All repository content is encrypted using either Google-owned and Google-managed encryption keys or customer-managed encryption keys. Artifact Registry uses Google-owned and Google-managed encryption keys by default and no configuration is required for this option.

You must have at least Artifact Registry Writer access to the repository.

Run the following command to create a new repository. The command uses the --async flag and returns immediately, without waiting for the operation in progress to complete.

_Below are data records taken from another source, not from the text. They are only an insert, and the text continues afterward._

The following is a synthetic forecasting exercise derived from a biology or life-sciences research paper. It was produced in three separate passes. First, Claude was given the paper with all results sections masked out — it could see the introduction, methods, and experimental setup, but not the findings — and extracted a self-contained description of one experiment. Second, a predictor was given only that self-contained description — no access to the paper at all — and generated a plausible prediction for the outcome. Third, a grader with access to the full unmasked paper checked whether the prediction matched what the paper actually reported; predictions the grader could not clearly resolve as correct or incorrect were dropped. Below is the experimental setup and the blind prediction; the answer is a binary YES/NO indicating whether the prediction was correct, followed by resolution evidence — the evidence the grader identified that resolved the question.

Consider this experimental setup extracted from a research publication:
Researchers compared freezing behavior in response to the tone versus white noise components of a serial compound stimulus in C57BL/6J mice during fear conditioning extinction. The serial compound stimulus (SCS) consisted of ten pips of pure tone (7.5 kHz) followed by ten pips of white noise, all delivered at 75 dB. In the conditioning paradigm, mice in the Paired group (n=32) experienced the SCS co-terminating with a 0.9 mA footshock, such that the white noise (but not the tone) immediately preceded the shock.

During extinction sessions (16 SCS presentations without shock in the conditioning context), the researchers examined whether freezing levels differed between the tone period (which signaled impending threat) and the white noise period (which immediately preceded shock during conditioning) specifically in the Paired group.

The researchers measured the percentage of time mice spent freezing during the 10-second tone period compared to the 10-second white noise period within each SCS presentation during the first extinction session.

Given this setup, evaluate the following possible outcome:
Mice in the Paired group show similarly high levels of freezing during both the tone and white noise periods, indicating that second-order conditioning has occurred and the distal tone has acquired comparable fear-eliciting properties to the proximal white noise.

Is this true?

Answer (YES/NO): NO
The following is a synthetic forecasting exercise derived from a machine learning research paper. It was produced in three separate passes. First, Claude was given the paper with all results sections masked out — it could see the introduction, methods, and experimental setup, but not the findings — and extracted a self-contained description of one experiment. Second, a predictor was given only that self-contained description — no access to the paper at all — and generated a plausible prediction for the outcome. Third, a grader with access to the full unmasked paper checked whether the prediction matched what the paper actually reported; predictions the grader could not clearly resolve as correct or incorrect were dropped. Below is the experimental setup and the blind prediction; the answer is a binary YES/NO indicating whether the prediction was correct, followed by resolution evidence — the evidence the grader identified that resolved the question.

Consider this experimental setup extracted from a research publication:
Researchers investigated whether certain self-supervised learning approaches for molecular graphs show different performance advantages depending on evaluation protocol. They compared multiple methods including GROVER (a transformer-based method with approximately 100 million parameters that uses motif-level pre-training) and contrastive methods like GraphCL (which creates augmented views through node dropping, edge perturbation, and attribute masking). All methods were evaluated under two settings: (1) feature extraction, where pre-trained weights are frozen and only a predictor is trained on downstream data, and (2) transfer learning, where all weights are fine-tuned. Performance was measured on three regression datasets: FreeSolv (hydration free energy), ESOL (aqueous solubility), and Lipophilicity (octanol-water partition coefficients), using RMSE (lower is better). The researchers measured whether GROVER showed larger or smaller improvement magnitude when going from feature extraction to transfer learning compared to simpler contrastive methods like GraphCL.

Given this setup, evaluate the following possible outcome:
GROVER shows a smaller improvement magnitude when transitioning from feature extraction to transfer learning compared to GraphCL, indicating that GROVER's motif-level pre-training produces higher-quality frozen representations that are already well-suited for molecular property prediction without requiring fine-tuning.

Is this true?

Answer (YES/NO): YES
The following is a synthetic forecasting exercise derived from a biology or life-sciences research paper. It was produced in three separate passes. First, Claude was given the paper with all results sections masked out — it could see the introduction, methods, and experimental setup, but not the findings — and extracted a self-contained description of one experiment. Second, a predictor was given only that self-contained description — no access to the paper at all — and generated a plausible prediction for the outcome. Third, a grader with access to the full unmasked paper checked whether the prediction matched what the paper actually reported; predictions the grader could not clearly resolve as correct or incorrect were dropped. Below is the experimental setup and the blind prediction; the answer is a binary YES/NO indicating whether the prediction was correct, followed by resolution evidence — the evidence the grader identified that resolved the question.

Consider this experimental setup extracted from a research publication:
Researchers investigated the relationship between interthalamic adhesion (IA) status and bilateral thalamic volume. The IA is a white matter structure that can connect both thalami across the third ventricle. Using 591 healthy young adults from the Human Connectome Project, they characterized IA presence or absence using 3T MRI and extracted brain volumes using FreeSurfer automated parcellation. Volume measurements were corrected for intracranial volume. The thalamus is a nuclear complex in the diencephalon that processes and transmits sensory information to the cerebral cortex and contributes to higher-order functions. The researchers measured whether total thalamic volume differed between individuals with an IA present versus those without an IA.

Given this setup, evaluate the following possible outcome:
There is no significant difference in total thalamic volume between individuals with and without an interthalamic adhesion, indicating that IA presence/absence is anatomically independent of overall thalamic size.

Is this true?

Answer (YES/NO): NO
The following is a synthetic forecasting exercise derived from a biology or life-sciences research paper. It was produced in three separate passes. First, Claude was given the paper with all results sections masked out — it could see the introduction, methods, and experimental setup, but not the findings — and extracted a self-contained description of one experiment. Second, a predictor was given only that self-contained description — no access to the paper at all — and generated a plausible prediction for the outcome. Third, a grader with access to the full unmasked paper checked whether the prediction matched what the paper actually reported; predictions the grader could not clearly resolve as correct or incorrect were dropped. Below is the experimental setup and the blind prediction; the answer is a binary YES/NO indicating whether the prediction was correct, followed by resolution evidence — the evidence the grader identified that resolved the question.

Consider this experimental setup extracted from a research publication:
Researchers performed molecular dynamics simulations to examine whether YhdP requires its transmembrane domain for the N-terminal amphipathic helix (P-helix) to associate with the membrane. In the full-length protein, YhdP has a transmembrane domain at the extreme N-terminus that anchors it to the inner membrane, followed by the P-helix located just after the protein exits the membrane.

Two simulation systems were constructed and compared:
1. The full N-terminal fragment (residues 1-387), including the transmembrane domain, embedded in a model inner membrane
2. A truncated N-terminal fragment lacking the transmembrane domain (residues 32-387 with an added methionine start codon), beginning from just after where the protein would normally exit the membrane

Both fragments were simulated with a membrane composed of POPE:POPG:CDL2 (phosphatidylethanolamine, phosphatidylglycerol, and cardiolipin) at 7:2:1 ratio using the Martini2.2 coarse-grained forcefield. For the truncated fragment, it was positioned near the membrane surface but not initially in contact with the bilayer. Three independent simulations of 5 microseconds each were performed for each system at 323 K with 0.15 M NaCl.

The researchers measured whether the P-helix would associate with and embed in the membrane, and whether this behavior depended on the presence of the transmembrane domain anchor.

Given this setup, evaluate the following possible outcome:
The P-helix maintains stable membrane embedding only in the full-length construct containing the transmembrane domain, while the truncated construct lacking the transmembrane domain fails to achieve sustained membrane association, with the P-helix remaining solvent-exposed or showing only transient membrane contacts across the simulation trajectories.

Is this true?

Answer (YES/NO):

gcloud artifacts repositories create REPOSITORY \
    --repository-format=docker \
    --location=LOCATION \
    --async

Replace REPOSITORY with a name for your repository. For each repository location in a project, repository names must be unique.

Before you can push or pull images, configure Docker to authenticate requests for Artifact Registry. To set up authentication to Docker repositories, run the following command:

gcloud auth configure-docker LOCATION-docker.pkg.dev

The command updates your Docker configuration. You can now connect with Artifact Registry in your Google Cloud project to push images.

Build the Docker image

Cloud Build allows you to build a Docker image using a Dockerfile and save it into Artifact Registry, where the image is accessible to other Google Cloud products.

Build the container image by using the build.yaml config file.

gcloud builds submit --config build.yaml

Run the Dataflow job with GPUs

The following code block demonstrates how to launch this Dataflow pipeline with GPUs.

We run the Dataflow pipeline using the run.yaml config file.

export PROJECT=PROJECT_NAME
export BUCKET=BUCKET_NAME

export JOB_NAME="satellite-images-$(date +%Y%m%d-%H%M%S)"
export OUTPUT_PATH="gs://$BUCKET/samples/dataflow/landsat/output-images/"
export REGION="us-central1"
export GPU_TYPE="nvidia-tesla-t4"

gcloud builds submit \
    --config run.yaml \
    --substitutions _JOB_NAME=$JOB_NAME,_OUTPUT_PATH=$OUTPUT_PATH,_REGION=$REGION,_GPU_TYPE=$GPU_TYPE \
    --no-source

Replace the following:

  • PROJECT_NAME: the Google Cloud project name
  • BUCKET_NAME: the Cloud Storage bucket name (without the gs:// prefix)

After you run this pipeline, wait for the command to finish. If you exit your shell, you might lose the environment variables that you've set.

To avoid sharing the GPU between multiple worker processes, this sample uses a machine type with 1 vCPU. The memory requirements of the pipeline are addressed by using 13 GB of extended memory. For more information, read GPUs and worker parallelism.

View your results

The pipeline in tensorflow-landsat/main.py processes Landsat 8 satellite images and renders them as JPEG files. Use the following steps to view these files.

  1. List the output JPEG files with details by using the Google Cloud CLI.

    gcloud storage ls "gs://$BUCKET/samples/dataflow/landsat/" --long --readable-sizes
    
  2. Copy the files into your local directory.

    mkdir outputs
    gcloud storage cp "gs://$BUCKET/samples/dataflow/landsat/*" outputs/
    
  3. Open these image files with the image viewer of your choice.